Jaguar Land Rover has announced that owners of Range Rover and Range Rover Sport vehicles manufactured since 2013 will have to visit car dealers and get their car’s software updated.
The update will fix a bug in the cars’ locking system, which occasionally resulted in car doors randomly unlocking and opening themselves (in one instance, when the car was moving).
The company has assured that no accidents or injuries happened because of the glitch.
The owners of over 65,000 vehicles will be notified directly about the need for updating the software, and the update will be performed free of charge by their nearest car dealers.
The update apparently will not solve the well-known vulnerabilities in the keyless ignition feature, which reportedly allow thieves to easily unlock the cars with the help of a hardware device that can be bought online, and then use it to re-program a blank key so that they could start the car.
According to the BBC, this is a problem that has been faced by many car manufacturers, and they are still working on a solution.

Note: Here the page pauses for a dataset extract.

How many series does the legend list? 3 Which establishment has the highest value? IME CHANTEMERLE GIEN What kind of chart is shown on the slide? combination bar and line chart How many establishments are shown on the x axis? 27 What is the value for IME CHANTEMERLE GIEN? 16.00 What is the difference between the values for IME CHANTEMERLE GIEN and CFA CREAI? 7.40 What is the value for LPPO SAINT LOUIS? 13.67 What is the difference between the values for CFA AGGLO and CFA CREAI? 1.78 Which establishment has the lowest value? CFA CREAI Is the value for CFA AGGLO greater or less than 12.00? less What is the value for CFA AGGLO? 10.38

This is not the first time that a car manufacturer asked customers to contact dealers for a security update. In July, Ford has recalled over 430,000 cars in North America because of a bug that prevented the engine from shutting down even after the ignition key was put into the “off” position and removed.
As annoying as it might be for customers to have to visit a car dealer each time a software update for in-car computer systems is pushed out, over the air (Wi-Fi) updates could potentially be very dangerous.
Even though some manufacturers (e.g. Tesla) use this system, it’s generally believed that the industry is still far from creating a reliable system that can’t be hacked and abused, resulting in dangerous, rogue updates being pushed onto users.